Bupati Manggarai Tentang “Kediaman” Mgr. Hubertus Leteng Dan Kematiannya yang Mengeritik Kita

RUTENG,KITAKATOLIK.COM—Bupati Manggarai  Heribertus Nabit memaknai “kediaman” Mgr.Hubertus Leteng Pr saat memberikan kata sambutan di akhir Perayaan Ekaristi Pemakaman Mgr. Hubertus  Leteng, Pr, Rabu siang (3/8/2022).

Selain sederhana, Heribertus mencatat Mgr Hubertus Leteng sebagai pribadi yang diam, pun ketika diterpa masalah saat  menjalankan tugas kegembalaannya sebagai Uskup  Ruteng dari 2010 hingga  2017 yang akhirnya membuatnya mengundurkan diri dan melayani sebagai imam biasa di Garut, Jawa Barat.

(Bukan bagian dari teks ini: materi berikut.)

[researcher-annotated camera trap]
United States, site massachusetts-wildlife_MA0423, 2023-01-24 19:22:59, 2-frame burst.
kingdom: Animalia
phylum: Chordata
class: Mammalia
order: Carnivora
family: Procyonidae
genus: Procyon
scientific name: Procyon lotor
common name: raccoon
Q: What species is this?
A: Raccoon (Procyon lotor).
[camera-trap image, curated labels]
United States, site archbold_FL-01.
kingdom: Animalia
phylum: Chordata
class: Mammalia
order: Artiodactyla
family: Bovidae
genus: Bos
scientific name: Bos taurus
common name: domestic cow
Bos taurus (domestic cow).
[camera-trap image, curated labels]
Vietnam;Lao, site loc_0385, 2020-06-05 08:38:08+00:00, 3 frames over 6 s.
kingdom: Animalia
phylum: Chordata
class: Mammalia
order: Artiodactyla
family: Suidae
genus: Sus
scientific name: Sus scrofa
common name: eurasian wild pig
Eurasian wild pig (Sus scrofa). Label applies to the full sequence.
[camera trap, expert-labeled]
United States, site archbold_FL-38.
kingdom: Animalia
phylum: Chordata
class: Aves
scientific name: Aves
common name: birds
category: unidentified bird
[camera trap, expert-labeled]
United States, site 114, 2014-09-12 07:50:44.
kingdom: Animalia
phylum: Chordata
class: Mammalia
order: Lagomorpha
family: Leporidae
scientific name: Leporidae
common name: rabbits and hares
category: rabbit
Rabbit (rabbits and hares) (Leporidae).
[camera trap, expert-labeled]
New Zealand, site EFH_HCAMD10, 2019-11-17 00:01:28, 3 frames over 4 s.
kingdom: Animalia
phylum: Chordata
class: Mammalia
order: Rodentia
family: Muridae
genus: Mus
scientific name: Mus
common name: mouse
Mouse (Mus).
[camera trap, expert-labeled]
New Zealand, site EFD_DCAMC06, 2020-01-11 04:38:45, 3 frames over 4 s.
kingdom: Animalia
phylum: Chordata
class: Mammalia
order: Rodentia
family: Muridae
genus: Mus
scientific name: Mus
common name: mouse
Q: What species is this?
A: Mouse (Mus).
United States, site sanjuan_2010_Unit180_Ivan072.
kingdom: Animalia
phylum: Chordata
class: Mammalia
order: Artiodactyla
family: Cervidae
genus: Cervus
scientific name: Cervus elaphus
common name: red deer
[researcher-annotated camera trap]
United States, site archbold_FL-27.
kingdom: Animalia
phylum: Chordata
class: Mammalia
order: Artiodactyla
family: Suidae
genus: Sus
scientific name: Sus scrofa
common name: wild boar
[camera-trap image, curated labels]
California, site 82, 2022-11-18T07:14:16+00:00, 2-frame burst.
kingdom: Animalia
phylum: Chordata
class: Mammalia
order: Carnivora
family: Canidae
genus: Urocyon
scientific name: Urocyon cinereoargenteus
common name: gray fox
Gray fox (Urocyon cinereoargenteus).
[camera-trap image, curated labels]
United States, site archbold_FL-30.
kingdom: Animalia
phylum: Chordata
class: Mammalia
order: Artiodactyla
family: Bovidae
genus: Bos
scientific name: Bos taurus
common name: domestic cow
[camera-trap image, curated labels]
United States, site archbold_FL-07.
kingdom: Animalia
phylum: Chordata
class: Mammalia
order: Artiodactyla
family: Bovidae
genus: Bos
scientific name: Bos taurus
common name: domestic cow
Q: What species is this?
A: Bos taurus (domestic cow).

“Kita tahu dia diam karena tidak pernah ada nada protes dan mengeluh sedikitpun dari mulutnya.  Diamnya Mgr. Hubert adalah kira-kira seperti diamnya Bunda Maria. Meyimpan segala sesuatu di dalam hatinya. Tanpa banyak tanya, tanpa banyak kata, tapi membingkai segenap perjalanan hidupnya hanya dalam Kehendak Tuhan,” katanya dalam nada sendu.

Berikut kutipan lengkap kata sambutan pelepasan dari Bupati Heribertus yang dalamnya juga termuat rasa terima kasih kepada Mgr.Antonius Subiato Bunjamin karena kesediaannya menerima Mgr Hubertus untuk melayani di salah satu parokinya:

Menyimpan dalam hati

“Jalan Mgr. Hubertus menuju sorga yang mendadak dan sederhana adalah kritik bagi kita semuanya. Bahwa hidup harus dijalani dengan sederhana dan dalam diam. Diam-diam dia pergi di hari minggu itu, ketika kita sedang siap-siap ke gereja.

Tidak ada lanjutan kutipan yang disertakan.